Lesson number one with your teens: Don't take their word for it. Question where they are, who they are with. Question their real motives. Teaching dating guidelines is a future blog. As a Christian, your number one job as a parent is to teach your kids (especially your daughters) WHO THEY ARE IN CHRIST. What He thinks they are worth. Acceptance of a Heavenly Father who made us in HIS IMAGE. A girl who is boy crazy is not getting the message. If she is doing the chasing, its because she doesn't feel WORTHY. Satan attacks girls at their self-esteems. All teens want approval. They want approval from their peers, yes, but more importantly, they want YOUR approval. They will lie, just to stay in your good graces. Maybe they are lying to themselves, too. Just like we want the approval of our Heavenly Father, they want the approval of their parents. After all, they come from YOU.

Comments

  1. Oh friend, what a lot of memories this evokes. I remember visiting you in the middle of those 6 weeks (was that really all??) and feeling so vividly the tension, and in particular your mom's misgivings about you choosing marriage (funny, it did seem like your choice at the time, but as a grown-up reading your story, I can see now how not-a-choice it really was).

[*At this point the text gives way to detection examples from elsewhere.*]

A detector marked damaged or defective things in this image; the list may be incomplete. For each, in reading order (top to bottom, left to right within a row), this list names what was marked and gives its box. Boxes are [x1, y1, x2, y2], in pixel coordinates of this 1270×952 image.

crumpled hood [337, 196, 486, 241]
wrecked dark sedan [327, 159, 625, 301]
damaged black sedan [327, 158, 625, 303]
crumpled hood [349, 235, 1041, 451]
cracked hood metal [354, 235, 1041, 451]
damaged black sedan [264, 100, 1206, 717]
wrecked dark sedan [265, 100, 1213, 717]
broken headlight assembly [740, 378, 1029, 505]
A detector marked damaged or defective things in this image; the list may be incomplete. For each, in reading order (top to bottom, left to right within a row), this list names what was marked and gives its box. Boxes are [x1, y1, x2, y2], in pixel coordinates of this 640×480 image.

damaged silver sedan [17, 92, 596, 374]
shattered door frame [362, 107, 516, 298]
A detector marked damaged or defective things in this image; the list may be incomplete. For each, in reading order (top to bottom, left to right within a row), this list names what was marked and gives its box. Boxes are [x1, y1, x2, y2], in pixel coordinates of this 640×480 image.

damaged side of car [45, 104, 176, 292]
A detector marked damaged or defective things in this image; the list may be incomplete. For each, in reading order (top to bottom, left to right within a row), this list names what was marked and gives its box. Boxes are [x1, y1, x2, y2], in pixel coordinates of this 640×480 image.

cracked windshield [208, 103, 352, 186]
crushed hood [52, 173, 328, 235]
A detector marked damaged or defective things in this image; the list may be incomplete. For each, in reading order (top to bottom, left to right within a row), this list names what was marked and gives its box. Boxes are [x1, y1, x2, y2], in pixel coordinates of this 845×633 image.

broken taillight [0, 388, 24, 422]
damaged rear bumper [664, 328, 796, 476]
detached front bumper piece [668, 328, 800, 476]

    I am going to think more about what you've written about parenting teen-aged girls, and what my own life was like. I do feel a lot of "but for the grace of God" when I think about our lives - I too was desperate for the love and attention of the boys I knew and I too had parents who loved me and loved Jesus and didn't let me date til I was 16 (ha!). I think about the moment you describe above when you told them you just wanted to be popular and I feel a bit sick: how many moments will be so life-shaping to my children and will feel so just-another-day to me as the parent? Will I waste the one moment that matters, spent by the work and effort of making a life and a marriage and raising kids and making dinner?

    I am so glad you are writing the story. I will look forward to hearing where the working out of it all takes you.

    One thing I'm pretty sure I believe is that nothing "happens for a reason" but that all things do work for good, as promised. I hope you find space to write about what good you can see now that you might not have seen then. I mean, the awesomeness that is A. is kind of obvious, but beyond that, in your own heart...

    XOX. A.

    ReplyDelete
  2. You, my friend, have no idea how much that means. It feels scary to finally "put it out there" with all the remaining flaws in my thinking. I hope to remember all the wisdom He taught me along the way, by writing it all down. Thank you for reading. I will look forward to future comments.